Deepak Voora, MD, A. Koneti Rao, MD, Gauthami S. Jalagadugula, PhD, Rachel Myers, PhD, Emily Harris, Thomas L. Ortel, MD PhD, Geoffrey S. Ginsburg, MD PhD. 2016. Systems Pharmacogenomics Finds RUNX1 Is an Aspirin-Responsive Transcription Factor Linked to Cardiovascular Disease and Colon Cancer. EBioMedicine..

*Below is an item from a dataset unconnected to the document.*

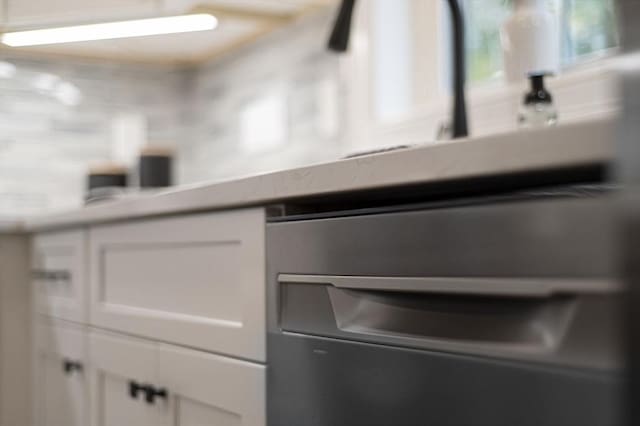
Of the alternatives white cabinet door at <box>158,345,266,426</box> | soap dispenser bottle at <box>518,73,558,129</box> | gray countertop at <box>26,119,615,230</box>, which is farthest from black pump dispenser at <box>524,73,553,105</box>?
white cabinet door at <box>158,345,266,426</box>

a Duke Center for Applied Genomics & Precision Medicine, Duke University, Durham, NC, United States
b Department of Medicine, Duke University, Durham, NC, United States
c Department of Medicine and Sol Sherry Thrombosis Research Center, Temple University School of Medicine, Philadelphia, PA, United States
Aspirin prevents cardiovascular disease and colon cancer; however aspirin’s inhibition of platelet COX1 only partially explains its diverse effects. We previously identified an aspirin response signature (ARS) in blood consisting of 62 co-expressed transcripts that correlated with aspirin’s effects on platelets and myocardial infarction (MI). Here we report that 60% of ARS transcripts are regulated by RUNX1 – a hematopoietic transcription factor – and 48% of ARS gene promoters contain a RUNX1 binding site. Megakaryocytic cells exposed to aspirin and its metabolite (salicylic acid, a weak COX1 inhibitor) showed up regulation in the RUNX1 P1 isoform and MYL9, which is transcriptionally regulated by RUNX1. In human subjects, RUNX1 P1 expression in blood and RUNX1-regulated platelet proteins, including MYL9, were aspirin-responsive and associated with platelet function. In cardiovascular disease patients RUNX1 P1 expression was associated with death or MI. RUNX1 acts as a tumor suppressor gene in gastrointestinal malignancies. We show that RUNX1 P1 expression is associated with colon cancer free survival suggesting a role for RUNX1 in aspirin’s protective effect in colon cancer. Our studies reveal an effect of aspirin on RUNX1 and gene expression that may additionally explain aspirin’s effects in cardiovascular disease and cancer.